Quarles says Fed could better align Treasuries, reserves to ease repo pressure
(Reuters) - U.S. Federal Reserve Vice Chair Randal Quarles said Thursday policymakers should consider changes that would make it easier for banks to treat Treasury holdings as similar to reserves held with the central bank when meeting liquidity requirements.
Quarles listed several options Fed officials could adopt to give financial firms more flexibility when meeting liquidity requirements while not loosening the standards for how much liquidity banks need to hold, Quarles said.
"I think it is worth considering whether financial system efficiency may be improved if reserves and Treasury securities' liquidity characteristics were regarded as more similar than they are today," Quarles said in prepared remarks to be delivered at an event organized by the Money Marketeers of New York University.

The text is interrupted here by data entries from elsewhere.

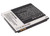 1300 mAh for Dopod BA S400,BB81100,35H00128-00M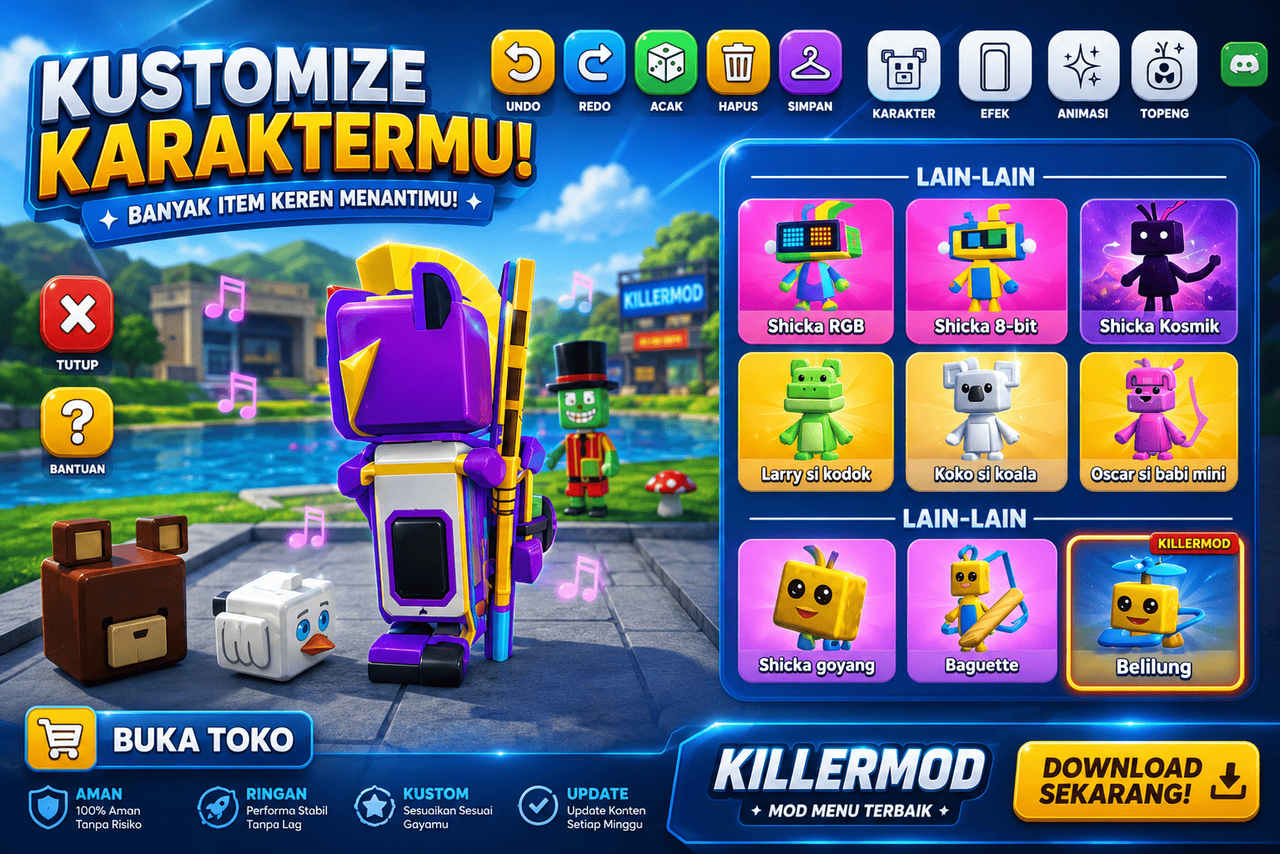 Super Bear Adventure Mod APK 2026 game information and details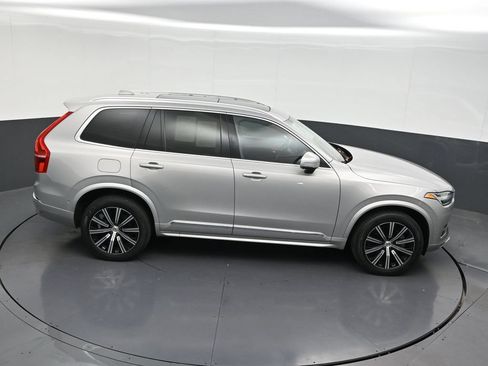 Used 2024 Volvo XC90 B6 Plus w/ Protection Package Premier AWD/4WD image 21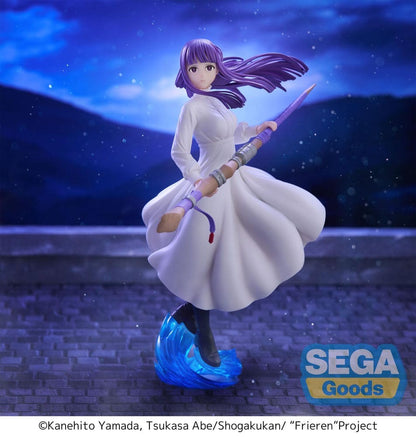 Sousou no Frieren – Luminasta Figure – Frieren Zoltraak Ver.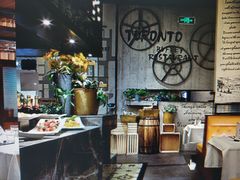 -星伦多 自助料理(圆融店)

"To be clear, the ideas I will discuss do not involve any decrease in banks’ liquidity buffers," he said.
For example, Quarles said Fed officials could adopt a policy where financial firms are sometimes allowed to include the discount window, a backup source of funding from the Fed, as part of their liquidity planning during stress scenarios. The discount window is rarely used because some firms fear there is a stigma associated with it, but Quarles said an adjustment could give banks more incentive to incorporate the tool.
A liquidity crunch in mid-September disrupted money markets and led to a spike in short-term borrowing rates. The Fed calmed markets by injecting billions of dollars into the markets for repurchase agreements, or repo. Officials also moved to permanently increase the level of reserves in mid-October by purchasing $60 billion a month in short-term Treasury bills.
Fed Chair Jerome Powell said last week that the repo operations are likely to continue until April and that the pace of Treasury purchases could slow in the second quarter as the central bank reaches an "ample" level of reserves.
Some analysts were concerned there could be a repeat of volatility in the repo market at the end of last year, when large banks were expected to pull back on lending in short-term markets in an effort to shrink their balance sheets and avoid capital surcharges. Quarles said Thursday that Fed officials are "actively considering" a change that could address that issue by relying less on year-end inputs and more on average figures when evaluating liquidity requirements for globally systemically important banks.
The policymaker said officials are still considering a standing repo facility, which would make it easy for dealers to swap Treasury holdings for cash. But he said, "There may be benefits to working first with the tools we already have at our immediate disposal."